Selected text:
------------------------------

President’s opposition to mail in voting may hurt Republicans this November

In a strange sort of way, it appears that President Donald Trump’s decision to raise awareness about the dangers of mail-in voting could be hurting more than helping.

According to a report by the Washington Examiner, new data suggests that the president’s opposition to mail-in voting may end up leading to lower Republican participation this November. 

The coronavirus and voting

With the coronavirus still around, mail-in voting is set to play a larger role than usual in the upcoming general election. It does, after all, address the problem of how to vote without causing another coronavirus outbreak.

For many Republicans, however, including President Trump, mail-in voting has a big drawback: fraud.

“There is NO WAY (ZERO!) that Mail-In Ballots will be anything less than substantially fraudulent,” Trump said in a Tweet at the end of May. “Mailboxes will be robbed, ballots will be forged & even illegally printed out & fraudulently signed.”

With such an argument what the President is trying to do is to prevent the use of mail-in ballots in the first place. But, with it looking more and more likely that mail-in ballots will play a large role, one question is what effect the president’s opposition to mail-in voting will have in November.

The numbers

New data gathered by the Examiner gives us the answer.

In Pennsylvania, which allows one to vote by mail for any reason, 1.9 million voters have requested mail-in ballots, with 71 percent of those requests coming from Democrats. Similarly, in Florida, 350,000 Democrats are enrolled to vote by mail compared to only 160,000 Republicans.

The Examiner also reported on a recent survey from Rice University involving 1,002 registered voters from Harris County, Texas. It found that 68 percent of Democrats would be very likely to vote by mail as opposed to only 42 percent of Republicans. Or, putting the question a little differently, 38 percent of participating Republicans said that they would be very unlikely to vote by mail, whereas that response was only chosen by 14 percent of Democrats.

------------------------------

List of tasks:
A – Set down word for word the portion of the mail-in voting article running from "In a strange" down to "another coronavirus outbreak.".
B – Decide whether each statement agrees with the mail-in voting article, answering yes or no and quoting the words that settle it: (i) Trump's tweet about mail-in ballots came at the end of May; (ii) Pennsylvania permits voting by mail only for certain approved reasons; (iii) in the Rice University survey, 42 percent of Democrats said they would be very likely to vote by mail.
C – Extend the mail-in voting article by writing what comes after its last sentence.
The data that come next have nothing to do with the mail-in voting article.

Dataset records:
------------------------------

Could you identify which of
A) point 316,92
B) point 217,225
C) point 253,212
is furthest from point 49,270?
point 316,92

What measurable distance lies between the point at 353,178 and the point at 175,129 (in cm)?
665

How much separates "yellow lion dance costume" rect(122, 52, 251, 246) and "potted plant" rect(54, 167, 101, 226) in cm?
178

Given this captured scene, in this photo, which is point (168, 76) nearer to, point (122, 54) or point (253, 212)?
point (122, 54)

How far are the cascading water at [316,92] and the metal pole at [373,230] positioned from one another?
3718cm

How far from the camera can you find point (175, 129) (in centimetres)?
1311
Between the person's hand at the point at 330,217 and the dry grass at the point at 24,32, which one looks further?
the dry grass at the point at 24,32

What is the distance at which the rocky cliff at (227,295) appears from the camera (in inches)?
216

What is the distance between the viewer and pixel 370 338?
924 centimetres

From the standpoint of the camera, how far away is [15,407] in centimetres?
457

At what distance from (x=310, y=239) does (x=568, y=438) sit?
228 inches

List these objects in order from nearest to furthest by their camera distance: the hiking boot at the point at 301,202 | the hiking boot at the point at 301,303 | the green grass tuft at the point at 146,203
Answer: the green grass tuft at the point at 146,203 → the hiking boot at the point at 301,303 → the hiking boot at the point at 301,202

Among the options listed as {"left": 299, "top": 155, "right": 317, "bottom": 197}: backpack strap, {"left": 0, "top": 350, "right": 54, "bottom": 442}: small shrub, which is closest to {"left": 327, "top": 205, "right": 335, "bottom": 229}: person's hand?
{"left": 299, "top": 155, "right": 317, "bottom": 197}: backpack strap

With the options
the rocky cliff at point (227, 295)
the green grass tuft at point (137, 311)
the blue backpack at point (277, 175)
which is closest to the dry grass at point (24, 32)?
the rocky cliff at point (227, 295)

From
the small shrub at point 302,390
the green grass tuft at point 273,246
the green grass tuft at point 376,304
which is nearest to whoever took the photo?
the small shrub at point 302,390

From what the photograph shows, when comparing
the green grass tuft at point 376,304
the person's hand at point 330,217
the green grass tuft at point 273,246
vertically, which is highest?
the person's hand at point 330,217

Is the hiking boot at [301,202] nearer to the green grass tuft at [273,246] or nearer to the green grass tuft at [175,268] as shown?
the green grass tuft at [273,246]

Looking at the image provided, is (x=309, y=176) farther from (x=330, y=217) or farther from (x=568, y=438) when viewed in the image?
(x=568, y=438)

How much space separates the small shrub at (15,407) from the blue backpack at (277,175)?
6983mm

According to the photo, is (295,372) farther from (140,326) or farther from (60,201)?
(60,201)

------------------------------

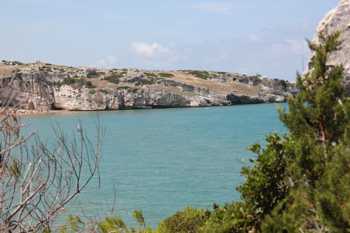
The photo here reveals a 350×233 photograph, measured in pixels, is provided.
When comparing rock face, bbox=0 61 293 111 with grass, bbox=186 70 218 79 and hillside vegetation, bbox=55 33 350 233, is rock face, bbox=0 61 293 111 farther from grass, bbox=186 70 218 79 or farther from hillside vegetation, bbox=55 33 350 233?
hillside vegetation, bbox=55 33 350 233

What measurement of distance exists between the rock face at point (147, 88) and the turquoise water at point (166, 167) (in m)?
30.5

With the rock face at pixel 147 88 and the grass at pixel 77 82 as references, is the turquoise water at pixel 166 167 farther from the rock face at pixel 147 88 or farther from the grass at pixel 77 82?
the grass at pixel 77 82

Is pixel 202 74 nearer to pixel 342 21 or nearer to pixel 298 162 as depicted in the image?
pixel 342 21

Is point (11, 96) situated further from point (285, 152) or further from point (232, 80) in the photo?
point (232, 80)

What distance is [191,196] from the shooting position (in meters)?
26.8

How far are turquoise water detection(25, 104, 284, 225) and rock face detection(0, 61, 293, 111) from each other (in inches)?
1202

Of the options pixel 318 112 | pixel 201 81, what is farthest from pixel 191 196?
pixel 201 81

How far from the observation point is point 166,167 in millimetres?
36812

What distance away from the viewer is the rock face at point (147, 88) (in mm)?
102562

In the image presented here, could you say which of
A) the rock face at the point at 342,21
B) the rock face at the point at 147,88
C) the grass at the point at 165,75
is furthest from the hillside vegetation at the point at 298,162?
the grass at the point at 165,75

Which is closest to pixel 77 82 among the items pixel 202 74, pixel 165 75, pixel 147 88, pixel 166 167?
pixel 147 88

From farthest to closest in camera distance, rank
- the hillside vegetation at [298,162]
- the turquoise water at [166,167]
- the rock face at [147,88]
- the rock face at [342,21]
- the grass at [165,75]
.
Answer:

------------------------------

Task responses:
A –
In a strange sort of way, it appears that President Donald Trump’s decision to raise awareness about the dangers of mail-in voting could be hurting more than helping.

According to a report by the Washington Examiner, new data suggests that the president’s opposition to mail-in voting may end up leading to lower Republican participation this November. 

The coronavirus and voting

With the coronavirus still around, mail-in voting is set to play a larger role than usual in the upcoming general election. It does, after all, address the problem of how to vote without causing another coronavirus outbreak.

B –
(i) Yes: "Trump said in a Tweet at the end of May"
(ii) No: "which allows one to vote by mail for any reason"
(iii) No: "68 percent of Democrats would be very likely to vote by mail as opposed to only 42 percent of Republicans"

C –
And, just in case you don’t believe that some of this is because of Trump’s rhetoric against mail-in voting, Bob Stein, the Rice University professor who conducted the poll, told the Examiner that these Republican survey numbers have gotten worse, by 4 or 5 points, after the president starting his campaign against mail-in voting.

What to make of all this?

You would think that alerting people to the risks of mail-in voting would be a good thing, but it certainly looks like doing so can only hurt one group – Republicans. The argument against mail-in voting is that there will be fraud, and the implication tends to be that Democrats will get more votes than they have earned. In other words, there is no incentive for Democrats not to vote by mail, whereas Republicans, as the numbers show, are being disincentivized.

The bottom line in all of this is that we have to vote this November – whether it is done in person or whether we have to vote by mail because of coronavirus restrictions. Fraud or no fraud, it is always better for us to cast our ballots at least giving our voices the chance to be heard, than not casting and having no chance.